Here is the structure you need to add. It uses the `@ai-sdk/openai-compatible` provider adapter which speaks the standard OpenAI wire format (which OpenRouter and our facade also speak).

**Note:** If you already have an `opencode.json` file with existing providers, do not overwrite it. Instead, carefully add the `"fanoutlocal"` key into your existing `"provider"` object.

```json
{
"provider": {
"fanoutlocal": {
"npm": "@ai-sdk/openai-compatible",
"name": "Fan-Out OpenRouter",
"options": {
"baseURL": "http://127.0.0.1:8000/api/v1",
"apiKey": "{env:OPENROUTER_API_KEY}"
},
"models": {
"fanout/minimal": {
"name": "Fanout Minimal (Local)"
}
}
}
}
}
```

#### What this does:
1. **`fanoutlocal`** is the ID of the provider you are registering.
2. **`baseURL`** points to your local facade's API endpoint (change the port if your local server runs on something other than `8000`).
3. **`apiKey`** uses `{env:OPENROUTER_API_KEY}`. This is a very handy opencode feature that pulls the API key securely from your environment variables rather than hardcoding it in the JSON file. Our facade requires a valid OpenRouter API key so it can pass the requests upstream.
4. **`models`** explicitly lists the virtual models that the facade exposes so that they show up in `opencode models` and can be routed to.

#### How to use it:
Once this is in your config and your facade is running locally in another terminal (`just dev`), you can invoke opencode to use this new provider and model like so:

```bash
OPENROUTER_API_KEY="sk-or-..." opencode run --model fanoutlocal/fanout/minimal "Read my README.md file and summarize it."
```

#### Ad-hoc Model Routing with Opencode
Our facade supports ad-hoc fan-out by passing multiple models as a comma-separated string (e.g., `anthropic/claude-3.5-haiku,openai/gpt-4o-mini`). However, Opencode strictly validates model names locally before ever sending the request.

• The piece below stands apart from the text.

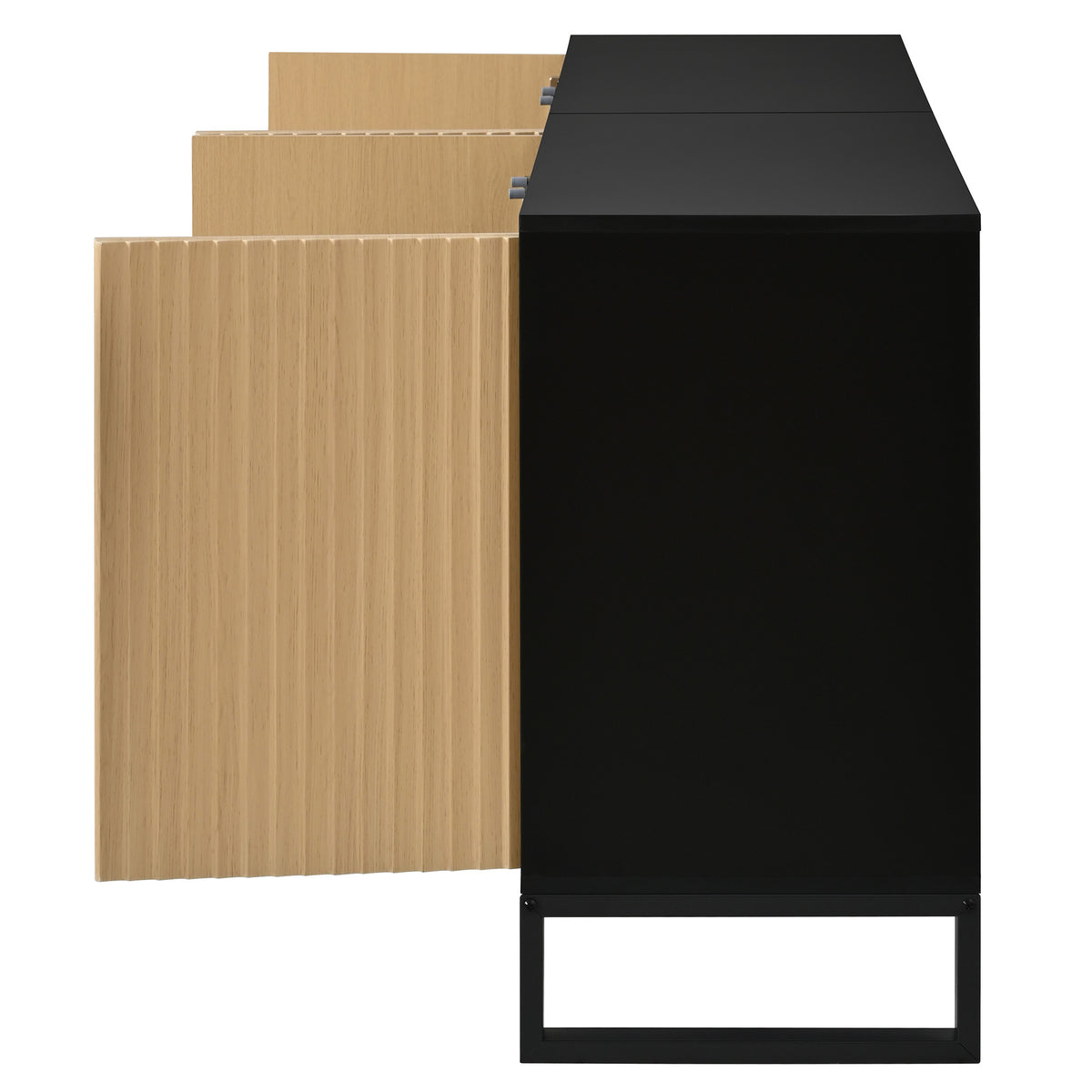 Milo – Buffet 4 Portes en Bois & Noir avec Rangements – 160 cm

To use ad-hoc routing via Opencode, you must explicitly register your exact comma-separated string as a model in your `opencode.json` configuration:

```json
"models": {
"fanout/minimal": {
"name": "Fanout Minimal (Local)"
},
"anthropic/claude-3.5-haiku,openai/gpt-4o-mini": {
"name": "Ad-hoc Claude+GPT"
}
}
```

Then you can invoke it just like any other model:
```bash
OPENROUTER_API_KEY="sk-or-..." opencode run --model "fanoutlocal/anthropic/claude-3.5-haiku,openai/gpt-4o-mini" "Your prompt"
```

## Development and Testing

The project uses `pytest` for testing, `ruff` for linting/formatting, and relies heavily on live smoke testing against OpenRouter to ensure absolute contract parity.

```bash
# Run formatting and linting
uv run ruff format .
uv run ruff check .

# Run the test suite
# Note: The default test suite includes live smoke coverage against OpenRouter.
# OPENROUTER_API_KEY must be available via the environment or .env
uv run pytest
```

## Contributing

Contributions are welcome! Please ensure that:
1. You run `uv run ruff check .` and `uv run ruff format .` before submitting.
2. The entire test suite (`uv run pytest`) passes. If you are changing the API surface, pay special attention to the parity tests (`test_parity.py`).
3. You follow the existing code structure and formatting conventions.

## License

This project is licensed under the MIT License - see the LICENSE file for details.